For instance, I did a search on "Climate Challenge" and found numerous similar articles presented at vartious universities with studies no doubt funded by goernment grants. And when I did a search for "Climate Challenge bogus bad science" I found numerous other sources debunking findings by the global-warming scientists. Articles like this

Excerpted

Quote:
The United Nations Intergovernmental Panel on Climate Change (UN IPCC) Working Group I (WGI) Summary for Policymakers (SPM) of the Third Assessment Report (TAR) (titled Climate Change 2001: The Scientific Basis) is not an assessment of climate change science, even though it claims to be. Rather, it is an artfully constructed presentation of just the science that supports the fear of human-induced climate change. It is as one sided as a legal brief, which it resembles.

Line-by-line analysis of the SPM reveals that all of the science that cuts against the Theory of Human Interference with Climate has been systematically omitted. In some cases, the leading arguments against human interference are actually touched on, but without being revealed or discussed. In other cases, the evidence against human interference is simply ignored. Because of these strategic omissions, the SPM voices a degree of certainty that is entirely false.

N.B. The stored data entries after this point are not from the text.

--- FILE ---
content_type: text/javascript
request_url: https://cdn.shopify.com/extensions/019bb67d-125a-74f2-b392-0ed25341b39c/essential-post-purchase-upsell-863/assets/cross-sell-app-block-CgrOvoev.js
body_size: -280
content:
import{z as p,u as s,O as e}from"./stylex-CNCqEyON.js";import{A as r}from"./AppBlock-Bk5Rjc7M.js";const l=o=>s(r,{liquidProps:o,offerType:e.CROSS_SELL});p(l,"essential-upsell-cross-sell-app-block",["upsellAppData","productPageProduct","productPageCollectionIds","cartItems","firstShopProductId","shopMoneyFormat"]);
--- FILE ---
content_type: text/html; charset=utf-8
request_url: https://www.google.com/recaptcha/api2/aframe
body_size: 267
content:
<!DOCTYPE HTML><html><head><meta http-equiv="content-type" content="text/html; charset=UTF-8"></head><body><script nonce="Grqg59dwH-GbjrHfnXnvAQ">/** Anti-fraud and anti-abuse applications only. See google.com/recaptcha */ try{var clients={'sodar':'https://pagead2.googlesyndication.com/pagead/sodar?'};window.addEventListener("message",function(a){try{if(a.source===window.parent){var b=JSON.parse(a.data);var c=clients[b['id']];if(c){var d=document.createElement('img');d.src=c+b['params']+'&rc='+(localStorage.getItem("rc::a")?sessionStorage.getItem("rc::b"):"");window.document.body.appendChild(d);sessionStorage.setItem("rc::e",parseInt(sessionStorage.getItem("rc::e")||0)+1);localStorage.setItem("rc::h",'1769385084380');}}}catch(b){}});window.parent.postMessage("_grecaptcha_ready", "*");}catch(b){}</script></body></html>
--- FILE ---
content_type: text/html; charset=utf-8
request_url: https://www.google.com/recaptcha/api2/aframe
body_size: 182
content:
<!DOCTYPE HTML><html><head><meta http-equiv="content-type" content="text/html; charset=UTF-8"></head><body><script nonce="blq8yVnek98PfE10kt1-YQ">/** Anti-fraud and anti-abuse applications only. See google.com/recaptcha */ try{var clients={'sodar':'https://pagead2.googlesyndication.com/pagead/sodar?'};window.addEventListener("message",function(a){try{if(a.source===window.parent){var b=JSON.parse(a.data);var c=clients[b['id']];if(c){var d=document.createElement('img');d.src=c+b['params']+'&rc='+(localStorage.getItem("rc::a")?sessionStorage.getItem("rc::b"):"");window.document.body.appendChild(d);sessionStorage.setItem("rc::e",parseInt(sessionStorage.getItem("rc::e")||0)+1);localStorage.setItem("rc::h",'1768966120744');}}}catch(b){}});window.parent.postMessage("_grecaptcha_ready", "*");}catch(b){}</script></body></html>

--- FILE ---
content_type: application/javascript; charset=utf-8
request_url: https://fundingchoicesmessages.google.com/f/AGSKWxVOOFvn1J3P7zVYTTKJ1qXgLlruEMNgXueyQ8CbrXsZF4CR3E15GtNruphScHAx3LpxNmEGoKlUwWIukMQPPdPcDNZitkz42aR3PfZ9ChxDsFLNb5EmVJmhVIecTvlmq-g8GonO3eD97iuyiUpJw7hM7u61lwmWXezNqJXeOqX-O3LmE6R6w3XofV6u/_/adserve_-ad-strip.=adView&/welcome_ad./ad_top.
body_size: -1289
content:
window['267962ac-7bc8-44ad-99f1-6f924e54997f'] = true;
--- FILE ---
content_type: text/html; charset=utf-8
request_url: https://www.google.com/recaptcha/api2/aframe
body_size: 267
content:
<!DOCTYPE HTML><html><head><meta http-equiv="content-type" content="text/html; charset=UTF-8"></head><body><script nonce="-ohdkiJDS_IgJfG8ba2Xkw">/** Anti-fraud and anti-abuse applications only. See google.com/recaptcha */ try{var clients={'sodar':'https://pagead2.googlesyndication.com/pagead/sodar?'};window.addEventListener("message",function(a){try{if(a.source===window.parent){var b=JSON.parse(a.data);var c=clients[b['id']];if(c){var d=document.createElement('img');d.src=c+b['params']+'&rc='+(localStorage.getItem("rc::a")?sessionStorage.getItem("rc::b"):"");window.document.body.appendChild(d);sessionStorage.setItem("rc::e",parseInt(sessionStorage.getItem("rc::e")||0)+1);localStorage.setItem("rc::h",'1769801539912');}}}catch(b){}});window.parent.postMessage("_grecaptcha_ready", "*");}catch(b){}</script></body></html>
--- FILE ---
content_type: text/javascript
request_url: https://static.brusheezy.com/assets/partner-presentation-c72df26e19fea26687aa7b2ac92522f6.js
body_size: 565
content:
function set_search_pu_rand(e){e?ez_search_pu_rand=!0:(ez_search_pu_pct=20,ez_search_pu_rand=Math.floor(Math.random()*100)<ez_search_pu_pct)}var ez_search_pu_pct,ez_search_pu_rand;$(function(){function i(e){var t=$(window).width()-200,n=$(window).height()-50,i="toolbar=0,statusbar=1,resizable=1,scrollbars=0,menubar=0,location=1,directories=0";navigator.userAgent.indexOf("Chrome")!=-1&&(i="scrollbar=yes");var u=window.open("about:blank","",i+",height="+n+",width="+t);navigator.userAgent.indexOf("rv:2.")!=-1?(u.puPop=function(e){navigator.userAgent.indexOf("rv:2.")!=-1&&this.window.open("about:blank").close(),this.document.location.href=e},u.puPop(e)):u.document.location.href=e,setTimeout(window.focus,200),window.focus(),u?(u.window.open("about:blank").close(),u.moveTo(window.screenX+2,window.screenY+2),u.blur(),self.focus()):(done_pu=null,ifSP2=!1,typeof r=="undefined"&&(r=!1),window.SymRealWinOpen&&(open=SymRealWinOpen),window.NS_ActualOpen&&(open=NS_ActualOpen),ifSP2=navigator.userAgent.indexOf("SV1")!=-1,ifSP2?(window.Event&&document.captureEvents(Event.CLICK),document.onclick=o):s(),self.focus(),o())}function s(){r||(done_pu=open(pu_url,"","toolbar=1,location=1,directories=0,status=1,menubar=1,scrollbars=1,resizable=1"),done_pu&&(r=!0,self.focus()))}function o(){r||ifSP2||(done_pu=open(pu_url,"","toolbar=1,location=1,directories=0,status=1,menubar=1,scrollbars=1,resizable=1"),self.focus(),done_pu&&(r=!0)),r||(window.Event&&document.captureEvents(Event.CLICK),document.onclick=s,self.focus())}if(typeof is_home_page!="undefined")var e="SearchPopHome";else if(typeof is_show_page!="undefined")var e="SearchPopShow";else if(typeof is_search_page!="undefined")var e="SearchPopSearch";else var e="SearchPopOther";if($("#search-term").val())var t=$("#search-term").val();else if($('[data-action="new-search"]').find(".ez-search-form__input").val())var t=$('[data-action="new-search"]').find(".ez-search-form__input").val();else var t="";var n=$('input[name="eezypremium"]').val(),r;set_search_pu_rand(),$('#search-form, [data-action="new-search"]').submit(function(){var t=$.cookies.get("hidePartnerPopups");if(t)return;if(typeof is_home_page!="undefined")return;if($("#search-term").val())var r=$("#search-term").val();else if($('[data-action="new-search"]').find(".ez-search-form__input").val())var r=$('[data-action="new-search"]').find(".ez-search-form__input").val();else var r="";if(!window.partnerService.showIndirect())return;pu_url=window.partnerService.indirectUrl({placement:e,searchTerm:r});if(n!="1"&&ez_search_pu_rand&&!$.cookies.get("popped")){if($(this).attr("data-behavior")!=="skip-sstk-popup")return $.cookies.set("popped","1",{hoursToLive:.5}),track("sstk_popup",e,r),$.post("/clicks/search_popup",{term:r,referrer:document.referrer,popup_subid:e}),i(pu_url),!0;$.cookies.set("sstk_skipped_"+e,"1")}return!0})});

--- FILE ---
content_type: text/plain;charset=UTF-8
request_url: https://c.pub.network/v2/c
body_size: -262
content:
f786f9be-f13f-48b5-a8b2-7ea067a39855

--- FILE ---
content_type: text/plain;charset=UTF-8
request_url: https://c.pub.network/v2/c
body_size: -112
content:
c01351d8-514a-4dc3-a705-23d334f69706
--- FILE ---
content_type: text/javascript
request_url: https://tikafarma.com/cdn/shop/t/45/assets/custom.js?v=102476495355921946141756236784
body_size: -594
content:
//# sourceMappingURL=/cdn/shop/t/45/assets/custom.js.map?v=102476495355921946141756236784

Glaring omissions are only glaring to experts, so the "policymakers" as well as the press and the public who read the SPM will not realise they are being told only one side of the story. --David Wojick PhD
Whole article at
http://www.nexusmagazine.com/articles/climate.html


Now Dr. Wojick's funding comes from the Carnegie Institute who has no dog in this fight. In part his credentials are: Ph.D. from the University of Pittsburgh (1974). Specializing in Mathematical Logic and Conceptual Analysis. Doctoral thesis was an analysis of scientific and technological revolutions.